覚え書きが誰の目にも見えるように、当事者である被告人や家族や被害者がコピーできるとなると、大変なことになります。

 

 必ず、「いや。ここはコーゆーつもりで言ったんだ。」とか、「そーした見方は独善だ」とか、「ここは訂正してほしい。そんなフーにとって欲しくない。」とか、山のようにご要望が出てくるでしょうし、司法も社会も大混乱します。裁判官は判決文以外、いっさい何も書けなくなります。

  

***

  

 さて、医師のカルテはどうでしょう。カルテは患者さまのもの。ってなりました。今やとっくに「カルテ開示」の時代になりました。いつ唐突に「カルテを下さい」と言われても仕方ありません。

  

   これは大変な恐怖です。

  

 「様子を見ましょう」では済まされない。どのように、いつからいつまで、何をどのように。。。公判の論告のように正確にすべてを書き留めなければならなくなったのでした。

 

 いつもの傷でも、病気でも、薬の説明も、「どのように」説明したか、相手は納得したかしなかったか、それでどうした、どうだった、。。。ありとあらゆることを書き留めなければならなくなったのでした。

  

 医師が何にストレスを感じているか。。。書類です。

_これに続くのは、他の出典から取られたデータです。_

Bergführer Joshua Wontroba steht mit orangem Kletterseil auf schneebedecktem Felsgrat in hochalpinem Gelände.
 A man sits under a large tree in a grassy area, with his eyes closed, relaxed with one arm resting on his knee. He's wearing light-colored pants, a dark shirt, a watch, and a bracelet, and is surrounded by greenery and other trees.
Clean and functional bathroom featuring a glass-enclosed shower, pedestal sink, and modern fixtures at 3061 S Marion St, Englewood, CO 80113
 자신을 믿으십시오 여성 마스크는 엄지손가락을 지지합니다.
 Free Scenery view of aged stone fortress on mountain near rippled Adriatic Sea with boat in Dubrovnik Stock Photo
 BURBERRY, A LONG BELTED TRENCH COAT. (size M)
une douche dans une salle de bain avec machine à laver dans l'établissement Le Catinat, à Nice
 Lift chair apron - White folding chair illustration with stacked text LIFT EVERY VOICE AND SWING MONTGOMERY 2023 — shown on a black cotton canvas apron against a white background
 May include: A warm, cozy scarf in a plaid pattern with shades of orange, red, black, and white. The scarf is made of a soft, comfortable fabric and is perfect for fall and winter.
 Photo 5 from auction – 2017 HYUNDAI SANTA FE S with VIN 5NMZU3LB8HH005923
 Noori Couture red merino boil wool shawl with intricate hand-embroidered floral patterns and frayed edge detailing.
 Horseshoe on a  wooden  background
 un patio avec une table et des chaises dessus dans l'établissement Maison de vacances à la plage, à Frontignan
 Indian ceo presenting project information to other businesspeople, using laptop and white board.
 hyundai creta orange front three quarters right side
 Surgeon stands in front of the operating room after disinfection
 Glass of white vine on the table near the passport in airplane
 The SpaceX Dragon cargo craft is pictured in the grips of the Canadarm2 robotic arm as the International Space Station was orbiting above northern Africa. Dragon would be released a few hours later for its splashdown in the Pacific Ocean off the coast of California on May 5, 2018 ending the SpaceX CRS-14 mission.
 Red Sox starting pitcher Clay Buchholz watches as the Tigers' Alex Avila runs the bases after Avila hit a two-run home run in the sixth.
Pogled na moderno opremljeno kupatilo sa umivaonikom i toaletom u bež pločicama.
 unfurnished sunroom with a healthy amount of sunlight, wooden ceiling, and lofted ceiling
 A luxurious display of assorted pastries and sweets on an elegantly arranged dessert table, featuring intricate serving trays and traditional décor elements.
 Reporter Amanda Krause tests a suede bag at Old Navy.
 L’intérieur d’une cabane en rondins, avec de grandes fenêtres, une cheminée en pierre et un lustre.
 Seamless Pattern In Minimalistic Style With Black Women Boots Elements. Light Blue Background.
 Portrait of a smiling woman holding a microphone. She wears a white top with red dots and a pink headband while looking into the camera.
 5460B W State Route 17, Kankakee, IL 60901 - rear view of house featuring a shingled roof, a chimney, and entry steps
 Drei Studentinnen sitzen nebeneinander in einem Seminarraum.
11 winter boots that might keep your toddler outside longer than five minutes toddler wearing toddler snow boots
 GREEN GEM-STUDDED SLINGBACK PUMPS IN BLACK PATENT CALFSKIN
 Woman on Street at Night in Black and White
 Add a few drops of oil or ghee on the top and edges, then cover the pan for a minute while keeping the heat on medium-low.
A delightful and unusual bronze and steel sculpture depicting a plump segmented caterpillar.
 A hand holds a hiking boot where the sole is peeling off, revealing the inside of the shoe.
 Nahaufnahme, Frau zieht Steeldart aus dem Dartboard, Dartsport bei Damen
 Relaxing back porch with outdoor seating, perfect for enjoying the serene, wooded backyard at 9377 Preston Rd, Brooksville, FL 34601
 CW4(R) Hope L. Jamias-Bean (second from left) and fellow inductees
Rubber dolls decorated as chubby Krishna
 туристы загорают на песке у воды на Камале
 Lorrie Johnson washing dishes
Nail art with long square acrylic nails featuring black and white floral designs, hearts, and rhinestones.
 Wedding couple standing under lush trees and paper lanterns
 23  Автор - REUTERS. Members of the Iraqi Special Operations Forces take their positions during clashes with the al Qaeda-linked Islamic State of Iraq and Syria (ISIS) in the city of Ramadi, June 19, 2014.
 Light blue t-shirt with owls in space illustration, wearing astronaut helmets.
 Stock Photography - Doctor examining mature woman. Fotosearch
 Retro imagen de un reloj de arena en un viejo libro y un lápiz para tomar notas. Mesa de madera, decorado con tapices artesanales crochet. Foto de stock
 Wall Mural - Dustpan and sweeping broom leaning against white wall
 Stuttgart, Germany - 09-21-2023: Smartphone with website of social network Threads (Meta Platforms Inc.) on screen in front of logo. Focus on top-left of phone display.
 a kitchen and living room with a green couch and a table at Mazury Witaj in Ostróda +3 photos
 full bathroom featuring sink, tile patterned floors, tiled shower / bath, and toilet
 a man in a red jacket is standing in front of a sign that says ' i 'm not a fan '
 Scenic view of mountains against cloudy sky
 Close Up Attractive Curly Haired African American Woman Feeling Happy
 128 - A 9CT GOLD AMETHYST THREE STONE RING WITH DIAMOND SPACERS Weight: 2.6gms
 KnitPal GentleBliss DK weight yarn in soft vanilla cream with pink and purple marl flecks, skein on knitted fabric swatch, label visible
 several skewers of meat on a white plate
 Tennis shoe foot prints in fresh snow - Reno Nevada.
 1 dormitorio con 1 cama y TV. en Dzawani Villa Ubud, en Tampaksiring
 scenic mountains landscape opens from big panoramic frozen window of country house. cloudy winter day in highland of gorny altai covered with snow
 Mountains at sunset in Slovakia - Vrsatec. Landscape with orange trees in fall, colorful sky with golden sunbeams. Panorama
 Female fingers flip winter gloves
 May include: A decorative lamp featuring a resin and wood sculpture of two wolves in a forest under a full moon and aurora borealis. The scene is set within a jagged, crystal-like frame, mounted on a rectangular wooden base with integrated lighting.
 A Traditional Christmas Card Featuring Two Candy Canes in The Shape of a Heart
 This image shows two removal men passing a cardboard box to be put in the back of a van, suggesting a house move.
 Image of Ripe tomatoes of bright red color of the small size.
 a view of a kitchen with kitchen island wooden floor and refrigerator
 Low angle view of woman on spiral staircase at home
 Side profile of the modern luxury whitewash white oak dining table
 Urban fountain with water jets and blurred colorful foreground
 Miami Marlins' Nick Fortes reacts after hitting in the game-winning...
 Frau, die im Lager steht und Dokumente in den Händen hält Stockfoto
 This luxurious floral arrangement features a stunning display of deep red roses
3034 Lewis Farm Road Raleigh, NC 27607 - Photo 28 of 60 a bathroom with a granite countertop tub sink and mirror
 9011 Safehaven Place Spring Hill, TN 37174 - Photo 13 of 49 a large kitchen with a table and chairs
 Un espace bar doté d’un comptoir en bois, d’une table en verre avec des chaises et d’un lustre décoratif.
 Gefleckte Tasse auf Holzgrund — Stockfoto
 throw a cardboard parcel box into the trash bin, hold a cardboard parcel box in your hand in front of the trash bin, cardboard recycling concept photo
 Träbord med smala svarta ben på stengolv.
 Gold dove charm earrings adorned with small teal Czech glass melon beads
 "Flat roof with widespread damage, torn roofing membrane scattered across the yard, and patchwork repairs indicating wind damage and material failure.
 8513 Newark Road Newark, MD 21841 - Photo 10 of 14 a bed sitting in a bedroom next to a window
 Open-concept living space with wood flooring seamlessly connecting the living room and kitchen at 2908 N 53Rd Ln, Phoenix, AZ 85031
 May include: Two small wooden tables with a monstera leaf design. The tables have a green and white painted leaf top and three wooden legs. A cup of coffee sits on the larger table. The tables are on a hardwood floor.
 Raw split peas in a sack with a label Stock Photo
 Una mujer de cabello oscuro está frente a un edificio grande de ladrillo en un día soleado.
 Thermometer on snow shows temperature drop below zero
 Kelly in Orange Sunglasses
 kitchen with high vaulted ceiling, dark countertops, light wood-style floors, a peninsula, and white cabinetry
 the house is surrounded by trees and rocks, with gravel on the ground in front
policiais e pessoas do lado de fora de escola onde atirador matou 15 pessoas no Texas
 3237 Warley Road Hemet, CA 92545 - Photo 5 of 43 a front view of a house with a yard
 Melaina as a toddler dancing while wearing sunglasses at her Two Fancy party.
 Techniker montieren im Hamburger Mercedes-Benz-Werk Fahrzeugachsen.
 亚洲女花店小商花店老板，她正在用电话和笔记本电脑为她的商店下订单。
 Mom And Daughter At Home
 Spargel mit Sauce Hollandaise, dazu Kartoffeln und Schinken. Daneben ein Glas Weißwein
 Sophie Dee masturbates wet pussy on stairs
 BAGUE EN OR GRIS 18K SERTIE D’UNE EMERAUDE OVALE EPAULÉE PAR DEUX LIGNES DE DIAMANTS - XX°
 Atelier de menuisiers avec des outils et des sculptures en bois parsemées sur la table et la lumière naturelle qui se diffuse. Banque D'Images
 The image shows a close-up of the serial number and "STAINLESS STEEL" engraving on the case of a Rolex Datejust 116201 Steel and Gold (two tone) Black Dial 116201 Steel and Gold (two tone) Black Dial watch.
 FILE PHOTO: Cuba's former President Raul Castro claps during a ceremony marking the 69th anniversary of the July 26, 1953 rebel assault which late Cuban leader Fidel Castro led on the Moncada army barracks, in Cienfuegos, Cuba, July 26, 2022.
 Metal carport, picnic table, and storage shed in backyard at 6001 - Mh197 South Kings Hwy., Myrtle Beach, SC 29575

どんな?

  診断書や患者説明書、入院目標、退院時の紹介状。。。そういう書類が山のように積まれているだけではありません。

将来の(ありもしない、あるかもしれない)公判に備えた全記録を詳細に準備しておかなければならなくなったのです。

   

 医師にとって大切な「本当のカルテ」は、カルテ開示という儀式のためになくなってしまったかもしれません。いろいろな感想や覚書きや迷いを書くスペースが奪われたのです。

   

 いまや、医師は「説明と釈明」という幻?のカルテにつきまとわれ、「命を輝かせる」という本来の仕事とは無縁の、幻の儀式の準備に埋没しているかもしれません。